樹木は人間と同じ
植物の意外な能力について書かれた本が好きでたくさん読んでいるが、そのなかでも本書はめっぽう面白い。
著者のペーター・ヴォールレーベンは1964年、ドイツのボン生まれ。大学を卒業後、行政の立場から森林管理に携わっていたが、そこで彼が見たものは、採算性や人間の都合ばかりを優先した林業だった。
そこで一念発起。安定した職を捨ててフリーランスの営林者になる。やがて彼の理念に共感したいくつかの自治体から森林管理を任され、樹木のスペシャリストになっていく。
本書を読むと、樹木の能力に驚かされる。まるで人間のようなのだ。たとえば、地中ではさまざまな樹木が根を通じて栄養を与え合っている。協力することで生きやすい環境をつくっているのだ。森が育たなければ、強風や天候の変化から自分を守ることができないから。
香りや根を通じて、外敵の襲来を警告することも怠らない。たとえば、キリンに食べられたアカシアは警報ガス(エチレン)を発する。すると空気を伝わって、ほかの樹木にメッセージが届く。さらに驚くことは、それを知っているキリンは、メッセージが届かない距離に移動して食べ始めるか、あるいは香りが届かない風上に移動する。知恵比べである。
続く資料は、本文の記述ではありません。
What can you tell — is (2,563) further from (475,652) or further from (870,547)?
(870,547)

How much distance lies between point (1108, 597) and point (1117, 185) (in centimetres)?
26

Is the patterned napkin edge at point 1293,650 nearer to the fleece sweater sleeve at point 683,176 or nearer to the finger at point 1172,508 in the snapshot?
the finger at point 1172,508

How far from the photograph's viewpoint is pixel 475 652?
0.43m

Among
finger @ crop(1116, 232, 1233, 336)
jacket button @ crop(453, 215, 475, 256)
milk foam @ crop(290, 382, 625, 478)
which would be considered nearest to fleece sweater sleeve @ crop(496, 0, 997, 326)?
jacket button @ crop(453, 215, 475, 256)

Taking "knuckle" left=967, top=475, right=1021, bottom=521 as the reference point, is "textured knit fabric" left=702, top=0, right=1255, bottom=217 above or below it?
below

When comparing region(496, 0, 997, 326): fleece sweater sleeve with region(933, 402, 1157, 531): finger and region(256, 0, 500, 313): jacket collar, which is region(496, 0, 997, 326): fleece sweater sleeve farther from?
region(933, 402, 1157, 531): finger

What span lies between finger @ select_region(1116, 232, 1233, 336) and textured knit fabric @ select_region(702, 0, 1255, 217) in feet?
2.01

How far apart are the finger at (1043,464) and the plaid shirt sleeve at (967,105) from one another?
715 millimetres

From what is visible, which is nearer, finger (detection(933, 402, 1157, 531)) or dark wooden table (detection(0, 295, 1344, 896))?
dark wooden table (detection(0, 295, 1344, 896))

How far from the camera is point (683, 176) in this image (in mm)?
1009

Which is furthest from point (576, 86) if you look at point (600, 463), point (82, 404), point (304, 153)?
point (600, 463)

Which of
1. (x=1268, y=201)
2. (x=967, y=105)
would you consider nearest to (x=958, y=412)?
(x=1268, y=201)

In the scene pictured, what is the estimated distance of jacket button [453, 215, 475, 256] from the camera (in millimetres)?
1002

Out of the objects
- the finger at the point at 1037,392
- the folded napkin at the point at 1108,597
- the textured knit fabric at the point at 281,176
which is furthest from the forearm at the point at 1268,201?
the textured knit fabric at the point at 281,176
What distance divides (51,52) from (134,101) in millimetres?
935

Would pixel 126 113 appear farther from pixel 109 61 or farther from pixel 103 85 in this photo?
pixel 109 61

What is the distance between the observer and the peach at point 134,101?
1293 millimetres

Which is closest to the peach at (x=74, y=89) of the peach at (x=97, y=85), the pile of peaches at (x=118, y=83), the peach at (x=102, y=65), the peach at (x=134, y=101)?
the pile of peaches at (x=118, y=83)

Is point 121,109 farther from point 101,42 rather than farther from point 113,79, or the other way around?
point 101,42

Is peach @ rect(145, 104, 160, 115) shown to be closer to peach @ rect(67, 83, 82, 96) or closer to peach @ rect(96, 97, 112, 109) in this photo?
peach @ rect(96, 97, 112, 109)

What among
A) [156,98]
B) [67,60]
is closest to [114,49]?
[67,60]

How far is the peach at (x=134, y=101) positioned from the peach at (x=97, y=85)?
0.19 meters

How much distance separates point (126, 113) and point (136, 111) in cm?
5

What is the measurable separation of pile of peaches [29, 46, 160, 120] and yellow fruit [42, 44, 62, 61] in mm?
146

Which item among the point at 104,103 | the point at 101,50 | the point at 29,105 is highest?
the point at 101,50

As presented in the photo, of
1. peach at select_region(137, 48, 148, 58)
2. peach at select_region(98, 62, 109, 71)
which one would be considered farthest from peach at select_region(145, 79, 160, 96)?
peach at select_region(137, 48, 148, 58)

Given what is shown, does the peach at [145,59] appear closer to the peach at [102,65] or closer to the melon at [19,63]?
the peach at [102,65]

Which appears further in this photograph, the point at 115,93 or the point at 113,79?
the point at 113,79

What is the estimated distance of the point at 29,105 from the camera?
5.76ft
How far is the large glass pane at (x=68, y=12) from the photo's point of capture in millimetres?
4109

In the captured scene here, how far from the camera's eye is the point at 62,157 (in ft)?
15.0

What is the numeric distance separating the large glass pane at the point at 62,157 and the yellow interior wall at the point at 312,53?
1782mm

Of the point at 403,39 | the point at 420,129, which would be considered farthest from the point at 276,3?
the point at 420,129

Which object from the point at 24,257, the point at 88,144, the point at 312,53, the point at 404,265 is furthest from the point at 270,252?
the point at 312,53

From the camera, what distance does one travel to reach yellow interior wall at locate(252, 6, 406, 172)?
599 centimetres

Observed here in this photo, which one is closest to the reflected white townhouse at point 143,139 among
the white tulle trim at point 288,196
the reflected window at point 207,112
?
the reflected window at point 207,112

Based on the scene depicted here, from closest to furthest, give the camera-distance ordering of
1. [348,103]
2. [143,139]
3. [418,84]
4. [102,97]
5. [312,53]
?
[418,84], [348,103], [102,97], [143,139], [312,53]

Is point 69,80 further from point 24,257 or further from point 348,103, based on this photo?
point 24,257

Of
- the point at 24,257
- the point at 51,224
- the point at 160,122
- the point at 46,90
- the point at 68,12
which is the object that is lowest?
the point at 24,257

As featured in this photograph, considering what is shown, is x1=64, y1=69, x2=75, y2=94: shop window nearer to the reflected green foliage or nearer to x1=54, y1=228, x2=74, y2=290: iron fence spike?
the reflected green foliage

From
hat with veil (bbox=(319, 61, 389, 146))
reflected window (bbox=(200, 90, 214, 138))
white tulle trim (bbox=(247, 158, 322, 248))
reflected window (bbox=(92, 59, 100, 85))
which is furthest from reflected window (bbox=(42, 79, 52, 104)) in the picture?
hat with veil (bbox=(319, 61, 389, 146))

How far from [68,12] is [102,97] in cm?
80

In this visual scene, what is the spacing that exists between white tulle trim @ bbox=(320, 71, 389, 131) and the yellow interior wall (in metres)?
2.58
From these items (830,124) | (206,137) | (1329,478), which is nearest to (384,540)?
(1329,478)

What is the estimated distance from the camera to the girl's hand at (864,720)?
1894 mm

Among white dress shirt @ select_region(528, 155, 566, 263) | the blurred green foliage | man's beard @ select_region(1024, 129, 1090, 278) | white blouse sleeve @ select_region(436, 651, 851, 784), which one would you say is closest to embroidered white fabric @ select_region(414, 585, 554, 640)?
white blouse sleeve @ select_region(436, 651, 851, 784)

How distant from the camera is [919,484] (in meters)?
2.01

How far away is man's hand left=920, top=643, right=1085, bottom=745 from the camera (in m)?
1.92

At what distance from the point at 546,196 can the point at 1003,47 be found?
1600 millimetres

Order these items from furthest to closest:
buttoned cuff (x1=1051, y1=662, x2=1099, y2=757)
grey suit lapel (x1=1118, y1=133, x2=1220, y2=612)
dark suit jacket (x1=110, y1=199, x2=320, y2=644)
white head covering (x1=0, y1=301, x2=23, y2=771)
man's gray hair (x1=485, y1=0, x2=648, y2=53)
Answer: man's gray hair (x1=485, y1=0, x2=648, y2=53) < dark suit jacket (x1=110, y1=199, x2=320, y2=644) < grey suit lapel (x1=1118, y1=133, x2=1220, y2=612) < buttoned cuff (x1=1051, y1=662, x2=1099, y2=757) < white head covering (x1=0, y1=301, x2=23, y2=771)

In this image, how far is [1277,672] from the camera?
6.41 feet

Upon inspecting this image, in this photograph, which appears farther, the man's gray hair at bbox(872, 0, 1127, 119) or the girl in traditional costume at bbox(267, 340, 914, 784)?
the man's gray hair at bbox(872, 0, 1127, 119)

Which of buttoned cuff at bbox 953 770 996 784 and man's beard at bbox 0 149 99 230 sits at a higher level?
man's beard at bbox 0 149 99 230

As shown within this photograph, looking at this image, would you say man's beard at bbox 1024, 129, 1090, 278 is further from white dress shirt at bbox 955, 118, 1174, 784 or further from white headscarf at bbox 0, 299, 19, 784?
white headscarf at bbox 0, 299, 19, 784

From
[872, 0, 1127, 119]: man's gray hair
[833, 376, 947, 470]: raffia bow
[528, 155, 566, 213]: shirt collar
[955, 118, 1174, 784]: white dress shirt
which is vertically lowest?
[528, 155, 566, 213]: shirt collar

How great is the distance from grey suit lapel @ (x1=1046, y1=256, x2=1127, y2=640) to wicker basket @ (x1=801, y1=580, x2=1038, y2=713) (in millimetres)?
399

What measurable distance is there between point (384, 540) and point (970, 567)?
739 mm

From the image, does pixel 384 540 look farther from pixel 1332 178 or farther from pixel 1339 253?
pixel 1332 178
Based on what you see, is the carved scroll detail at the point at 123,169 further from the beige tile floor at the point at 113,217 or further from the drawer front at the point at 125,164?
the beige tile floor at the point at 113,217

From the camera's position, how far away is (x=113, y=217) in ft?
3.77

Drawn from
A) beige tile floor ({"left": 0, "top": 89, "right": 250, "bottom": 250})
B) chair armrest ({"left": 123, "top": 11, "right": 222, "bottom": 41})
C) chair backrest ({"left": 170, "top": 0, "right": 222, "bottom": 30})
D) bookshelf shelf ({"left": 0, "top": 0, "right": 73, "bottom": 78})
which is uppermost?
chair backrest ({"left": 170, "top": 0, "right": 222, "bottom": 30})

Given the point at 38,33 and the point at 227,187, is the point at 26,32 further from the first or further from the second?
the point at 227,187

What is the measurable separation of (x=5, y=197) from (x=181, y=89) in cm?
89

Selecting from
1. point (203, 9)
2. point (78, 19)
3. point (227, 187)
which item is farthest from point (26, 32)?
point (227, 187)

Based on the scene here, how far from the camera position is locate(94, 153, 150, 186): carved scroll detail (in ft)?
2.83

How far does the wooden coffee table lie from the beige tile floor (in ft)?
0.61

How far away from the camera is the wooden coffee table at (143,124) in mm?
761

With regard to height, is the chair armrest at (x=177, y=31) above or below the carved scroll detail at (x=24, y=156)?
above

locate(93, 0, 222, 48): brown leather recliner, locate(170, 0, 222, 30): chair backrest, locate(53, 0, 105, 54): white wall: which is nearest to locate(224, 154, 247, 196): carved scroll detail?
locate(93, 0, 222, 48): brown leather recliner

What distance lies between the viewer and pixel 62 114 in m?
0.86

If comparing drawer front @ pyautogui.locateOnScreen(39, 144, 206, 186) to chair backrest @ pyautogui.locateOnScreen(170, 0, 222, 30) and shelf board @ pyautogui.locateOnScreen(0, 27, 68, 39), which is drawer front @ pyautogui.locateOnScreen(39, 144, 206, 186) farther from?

親樹が子供の樹に施す教育も奥が深い。ほとんどの子樹は親樹の近くに発芽するが、親樹は子樹を早く成長させないために、光を遮るという。早く成長した樹は早死にするのだ。ゆっくり成長した樹は年輪も詰まっていて柔軟性もあるため嵐がきても折れにくいし、抵抗力も強いため菌類に感染することも少なくなる。人間教育にも大いにヒントになる。
一本のポプラが生涯につくる種の数が約10億個であるのに対して、きちんと育つのはたった一本しかないということにも驚いた、宝くじに当選する確率よりずっと低い。それだけ命は尊いということだ。
あとがきで訳者の長谷川圭がヴォールレーベンの言葉を紹介している。
――森林は資材の自動販売機ではない。樹木は人間に使われることを目的として、ただそこにあるのではない。樹木も私たちと同じように感情をもち、社会的な生活を営む〝生き物〟なのだから、よりよく共存する方法を探さなければならない。
森林管理官として樹木に愛情を注ぐひとりの人間のメッセージが、深く心に沁み入る。